2.10.14

Violência doméstica. Quando um filho é o inimigo

Por Marta Cerqueira e Kátia Catulo com Rosa Ramos, in iOnline




Quatro mil filhos maltrataram os pais em nove anos, segundo a APAV. O i conta a história de três mães desesperadas que pediram ajuda




Não há maneira de Paulo arranjar um emprego fixo. Volta e meia, arruma a mala e parte uma temporada para o estrangeiro trabalhar na apanha dos morangos ou da azeitona. Paulo é um homem feito, mas vive com a mãe desde sempre e quando sai de casa para fazer biscates ela suspira de alívio. "Quando estou sozinha estou contente."

Da última vez, chegou mais cedo. Era para vir só pela Páscoa, mas veio quase duas semanas antes. À noite, à hora do jantar, anunciou que ia partir outra vez no dia seguinte. A mãe que lhe arranjasse uma mochila com três ou quatro mudas de roupa para sair logo pela manhã: "Costumo comprar umas coisinhas para ele comer na viagem, mas chovia muito e não fui ao Lidl." Ele chegou eram quase 11 da noite e começou logo a implicar: "Acha que esta camisola me serve?" Saiu do quarto com a fúria. Foi à cozinha buscar um pacote de leite e despejou-o nos cabelos da mãe. Atirou o candeeiro para o chão e desatou à chapada à mãe. Ela saiu de casa a gritar e ele foi atrás. Deu-lhe um pontapé. "Eu fiquei ali no chão. Depois, conforme pude, fui pedir ajuda à vizinha, foi ela que chamou os bombeiros." Foi nesse dia que a mãe apresentou queixa à GNR contra o filho.

O relatório divulgado ontem pela APAV mostra que episódios como este se repetiram quase quatro mil vezes entre 2004 e 2012. Durante este período, a associação contabilizou os casos de pais vítimas de crimes de violência doméstica por parte de filhos. As conclusões permitiram traçar um perfil: o número de vítimas mulheres (81%) com mais de 65 anos foi sempre superior e os agressores são maioritariamente homens entre os 26 e os 45 anos.

Paulo nem sempre foi assim. Mudou quando o pai morreu. Antes andava na ordem e sempre teve tudo o que pediu: "Agora dá-me bofetadas, chama-me nomes, pede-me dinheiro e diz-me que me vai matar." Por vezes passam-se semanas e ele deixa-a em paz. "O mal dele é ir para o café beber cervejas." Quando bebe ou "fuma charros" fica alterado: "Fala alto, pede-me dinheiro todos os dias e eu dou-lhe porque tenho medo dele."

O filho de Rosário também lhe gasta tudo. Não bebe, "mas é muito nervoso", conta a mãe. Às vezes, quando ela faz alguma coisa de que ele não gosta aplica-lhe castigos: "Pôs-me mais de uma hora de pé em silêncio, se falasse ele batia-me, dá-me com a mão fechada na cabeça, no rabo, nas costas." Já chegou a ameaçá-la com uma faca. Nesse dia, Rosário nem sequer conseguiu entrar em casa para comer.

Tarefa 1 - Segundo a reportagem sobre violência doméstica, qual é a idade da maior parte dos agressores?
Tarefa 2 - Copie da reportagem sobre violência doméstica o trecho entre "Da última vez, chegou" e "contra o filho.", inclusive.
O material que vem a seguir não tem papel nenhum aqui.

Amostra do material -

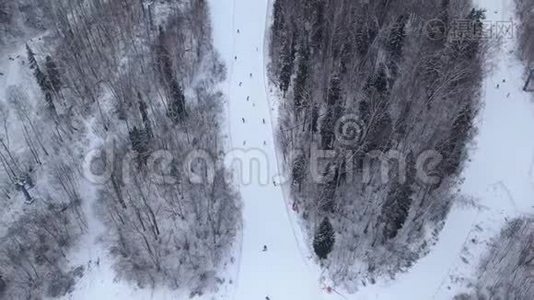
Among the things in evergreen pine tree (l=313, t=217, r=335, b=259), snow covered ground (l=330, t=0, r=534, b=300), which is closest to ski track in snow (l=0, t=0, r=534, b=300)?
snow covered ground (l=330, t=0, r=534, b=300)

Resposta 1 - A maior parte dos agressores são homens entre os 26 e os 45 anos.

Resposta 2 -
Da última vez, chegou mais cedo. Era para vir só pela Páscoa, mas veio quase duas semanas antes. À noite, à hora do jantar, anunciou que ia partir outra vez no dia seguinte. A mãe que lhe arranjasse uma mochila com três ou quatro mudas de roupa para sair logo pela manhã: "Costumo comprar umas coisinhas para ele comer na viagem, mas chovia muito e não fui ao Lidl." Ele chegou eram quase 11 da noite e começou logo a implicar: "Acha que esta camisola me serve?" Saiu do quarto com a fúria. Foi à cozinha buscar um pacote de leite e despejou-o nos cabelos da mãe. Atirou o candeeiro para o chão e desatou à chapada à mãe. Ela saiu de casa a gritar e ele foi atrás. Deu-lhe um pontapé. "Eu fiquei ali no chão. Depois, conforme pude, fui pedir ajuda à vizinha, foi ela que chamou os bombeiros." Foi nesse dia que a mãe apresentou queixa à GNR contra o filho.